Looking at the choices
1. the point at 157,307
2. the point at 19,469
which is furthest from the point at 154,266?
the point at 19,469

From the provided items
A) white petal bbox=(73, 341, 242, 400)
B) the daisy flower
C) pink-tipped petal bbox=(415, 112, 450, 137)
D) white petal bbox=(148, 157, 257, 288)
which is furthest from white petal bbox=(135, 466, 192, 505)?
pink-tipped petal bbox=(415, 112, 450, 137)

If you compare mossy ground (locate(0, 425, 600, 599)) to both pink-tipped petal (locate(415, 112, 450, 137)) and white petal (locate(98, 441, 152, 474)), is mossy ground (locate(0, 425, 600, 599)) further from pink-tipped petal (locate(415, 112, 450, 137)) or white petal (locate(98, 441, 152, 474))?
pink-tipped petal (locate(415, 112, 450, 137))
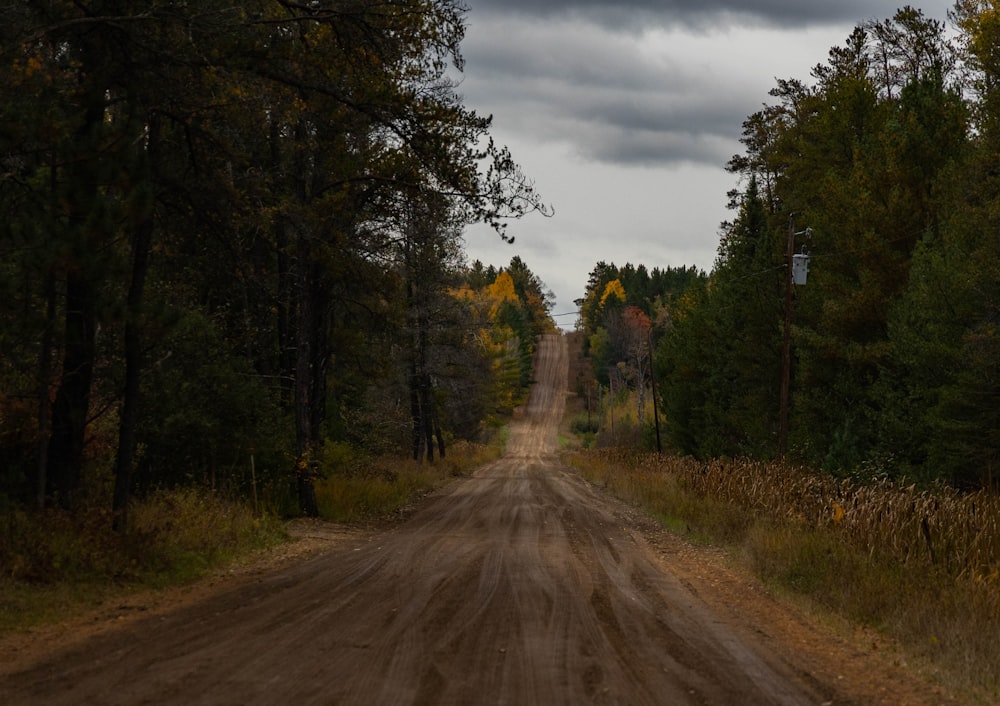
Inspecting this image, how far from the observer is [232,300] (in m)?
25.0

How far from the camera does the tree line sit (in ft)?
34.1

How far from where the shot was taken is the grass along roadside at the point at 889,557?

-=-=-=-=-

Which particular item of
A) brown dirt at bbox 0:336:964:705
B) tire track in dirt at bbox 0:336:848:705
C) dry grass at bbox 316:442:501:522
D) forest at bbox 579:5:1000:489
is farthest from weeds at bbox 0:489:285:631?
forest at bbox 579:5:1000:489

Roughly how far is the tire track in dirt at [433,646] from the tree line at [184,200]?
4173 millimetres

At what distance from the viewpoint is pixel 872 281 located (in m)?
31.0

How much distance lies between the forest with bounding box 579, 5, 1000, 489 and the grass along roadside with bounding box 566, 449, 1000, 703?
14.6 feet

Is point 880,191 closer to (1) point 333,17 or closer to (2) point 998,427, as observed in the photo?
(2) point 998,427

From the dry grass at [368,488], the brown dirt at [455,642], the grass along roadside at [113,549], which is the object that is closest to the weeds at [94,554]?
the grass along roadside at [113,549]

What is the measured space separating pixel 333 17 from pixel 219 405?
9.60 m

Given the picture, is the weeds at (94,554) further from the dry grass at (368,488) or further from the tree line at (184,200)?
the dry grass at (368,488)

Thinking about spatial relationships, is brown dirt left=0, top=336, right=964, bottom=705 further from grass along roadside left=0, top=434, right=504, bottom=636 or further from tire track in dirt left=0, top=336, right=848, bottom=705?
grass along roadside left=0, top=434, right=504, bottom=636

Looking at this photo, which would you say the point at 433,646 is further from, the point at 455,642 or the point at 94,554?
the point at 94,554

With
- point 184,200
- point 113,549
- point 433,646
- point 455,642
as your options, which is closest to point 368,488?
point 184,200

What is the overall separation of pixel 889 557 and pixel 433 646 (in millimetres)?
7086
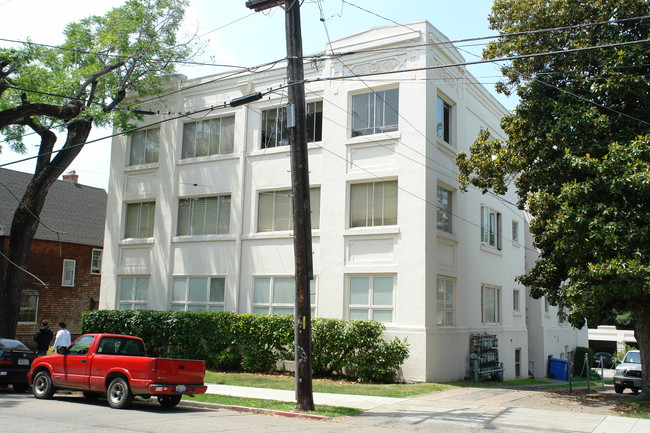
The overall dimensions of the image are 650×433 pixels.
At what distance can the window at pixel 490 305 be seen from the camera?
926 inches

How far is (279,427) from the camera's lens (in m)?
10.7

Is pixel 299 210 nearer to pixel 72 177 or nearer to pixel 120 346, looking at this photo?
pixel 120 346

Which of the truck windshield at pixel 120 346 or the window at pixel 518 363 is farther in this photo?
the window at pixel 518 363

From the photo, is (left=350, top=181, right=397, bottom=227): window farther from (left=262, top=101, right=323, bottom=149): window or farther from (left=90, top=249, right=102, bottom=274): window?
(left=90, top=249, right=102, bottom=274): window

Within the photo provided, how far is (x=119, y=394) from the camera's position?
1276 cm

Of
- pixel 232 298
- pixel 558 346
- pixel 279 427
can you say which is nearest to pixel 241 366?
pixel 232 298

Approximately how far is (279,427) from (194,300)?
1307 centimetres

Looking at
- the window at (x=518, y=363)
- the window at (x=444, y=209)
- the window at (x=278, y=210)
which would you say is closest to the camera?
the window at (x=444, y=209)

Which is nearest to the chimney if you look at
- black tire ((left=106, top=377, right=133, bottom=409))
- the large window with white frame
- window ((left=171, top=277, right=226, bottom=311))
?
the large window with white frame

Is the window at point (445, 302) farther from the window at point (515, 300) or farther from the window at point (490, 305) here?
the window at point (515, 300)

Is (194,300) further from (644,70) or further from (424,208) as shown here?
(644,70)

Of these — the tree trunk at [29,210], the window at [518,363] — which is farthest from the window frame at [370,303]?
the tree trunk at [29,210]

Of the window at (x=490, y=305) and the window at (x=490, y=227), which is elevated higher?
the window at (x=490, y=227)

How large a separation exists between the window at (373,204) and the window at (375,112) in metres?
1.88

-=-=-=-=-

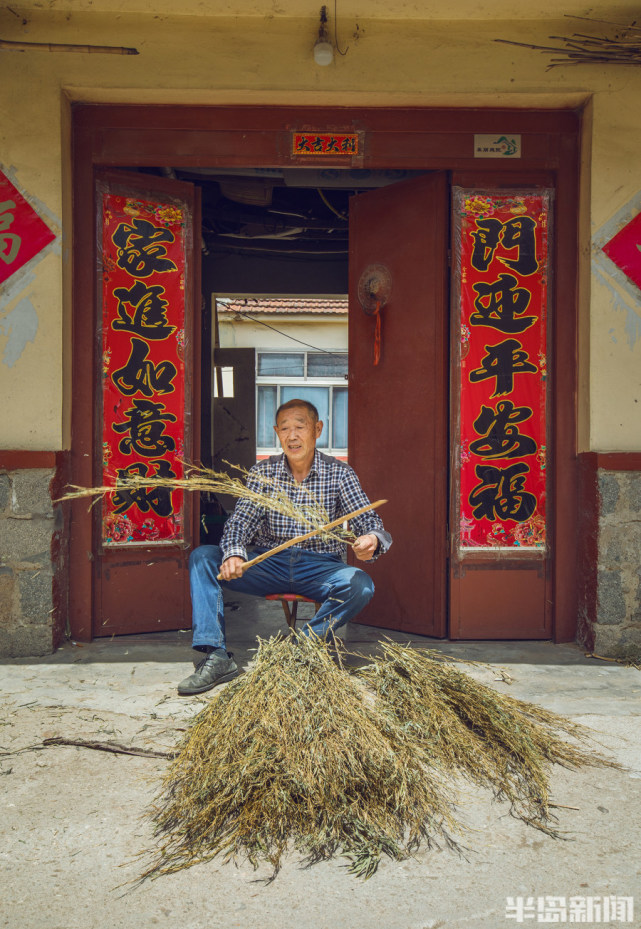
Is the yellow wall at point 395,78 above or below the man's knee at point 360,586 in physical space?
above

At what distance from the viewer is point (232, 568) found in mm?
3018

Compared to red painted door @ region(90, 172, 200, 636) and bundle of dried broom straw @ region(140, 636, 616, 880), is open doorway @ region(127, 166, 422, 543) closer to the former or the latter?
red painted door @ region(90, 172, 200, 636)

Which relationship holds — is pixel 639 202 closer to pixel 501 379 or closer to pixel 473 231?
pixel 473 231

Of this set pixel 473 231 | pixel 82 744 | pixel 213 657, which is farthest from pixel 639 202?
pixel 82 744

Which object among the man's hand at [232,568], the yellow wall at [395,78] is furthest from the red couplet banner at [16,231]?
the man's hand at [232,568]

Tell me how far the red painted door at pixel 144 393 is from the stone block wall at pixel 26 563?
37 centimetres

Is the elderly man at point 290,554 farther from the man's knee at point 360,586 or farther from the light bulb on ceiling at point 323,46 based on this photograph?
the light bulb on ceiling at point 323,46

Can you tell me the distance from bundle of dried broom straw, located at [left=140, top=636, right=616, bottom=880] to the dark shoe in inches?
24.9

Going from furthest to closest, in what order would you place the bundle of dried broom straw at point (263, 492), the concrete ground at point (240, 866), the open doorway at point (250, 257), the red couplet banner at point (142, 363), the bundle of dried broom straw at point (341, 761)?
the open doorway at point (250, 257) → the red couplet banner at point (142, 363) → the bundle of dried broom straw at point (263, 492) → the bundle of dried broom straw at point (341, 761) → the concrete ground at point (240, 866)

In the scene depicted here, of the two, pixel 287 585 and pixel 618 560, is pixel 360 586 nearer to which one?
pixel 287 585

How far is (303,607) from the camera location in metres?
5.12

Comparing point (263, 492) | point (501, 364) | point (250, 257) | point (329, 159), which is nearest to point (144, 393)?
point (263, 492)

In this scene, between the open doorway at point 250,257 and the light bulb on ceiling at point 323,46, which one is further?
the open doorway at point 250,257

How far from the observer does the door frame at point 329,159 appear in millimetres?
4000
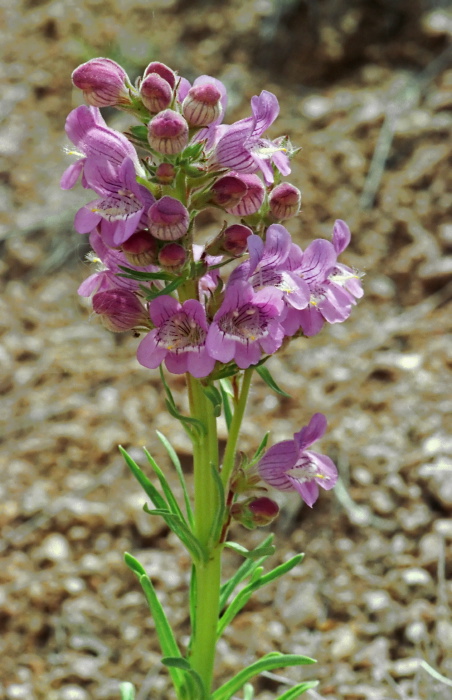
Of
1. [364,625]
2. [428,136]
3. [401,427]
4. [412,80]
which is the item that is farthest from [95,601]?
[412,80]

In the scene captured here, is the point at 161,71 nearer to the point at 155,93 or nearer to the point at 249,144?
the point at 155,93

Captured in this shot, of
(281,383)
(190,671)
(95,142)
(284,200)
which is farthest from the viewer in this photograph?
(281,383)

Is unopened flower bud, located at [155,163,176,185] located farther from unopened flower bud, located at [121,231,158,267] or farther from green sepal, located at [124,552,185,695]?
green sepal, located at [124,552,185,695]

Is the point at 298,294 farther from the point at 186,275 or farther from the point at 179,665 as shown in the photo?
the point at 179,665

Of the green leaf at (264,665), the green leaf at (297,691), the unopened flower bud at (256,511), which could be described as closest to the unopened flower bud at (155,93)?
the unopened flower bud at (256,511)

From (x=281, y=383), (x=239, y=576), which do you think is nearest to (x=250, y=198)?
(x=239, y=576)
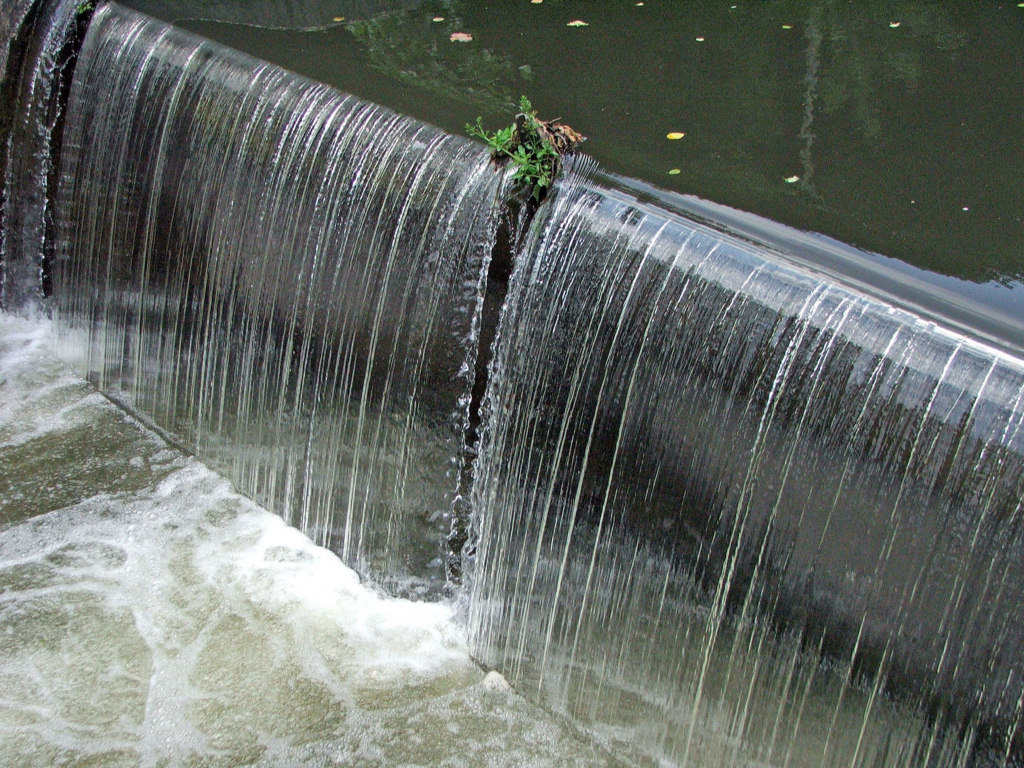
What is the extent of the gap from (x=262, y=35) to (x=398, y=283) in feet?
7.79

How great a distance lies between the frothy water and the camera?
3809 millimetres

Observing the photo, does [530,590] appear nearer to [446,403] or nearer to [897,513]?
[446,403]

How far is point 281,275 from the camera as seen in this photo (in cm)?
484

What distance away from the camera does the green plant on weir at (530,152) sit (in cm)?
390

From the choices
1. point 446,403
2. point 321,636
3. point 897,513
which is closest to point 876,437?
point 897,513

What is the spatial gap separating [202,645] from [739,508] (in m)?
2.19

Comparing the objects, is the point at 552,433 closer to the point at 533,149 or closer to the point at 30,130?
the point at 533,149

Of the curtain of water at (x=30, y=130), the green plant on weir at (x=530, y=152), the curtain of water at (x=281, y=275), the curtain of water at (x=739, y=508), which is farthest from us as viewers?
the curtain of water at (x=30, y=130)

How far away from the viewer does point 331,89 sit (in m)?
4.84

-=-=-=-=-

Sift through the records above and copy out every line that contains the word "millimetres". Case counts.

### PROBLEM SOLUTION
4173 millimetres
What is the overall separation of pixel 889 557 and pixel 433 646 (in millimetres)?
How far from the observer does the door frame at point 329,159 appear in millimetres?
3809 millimetres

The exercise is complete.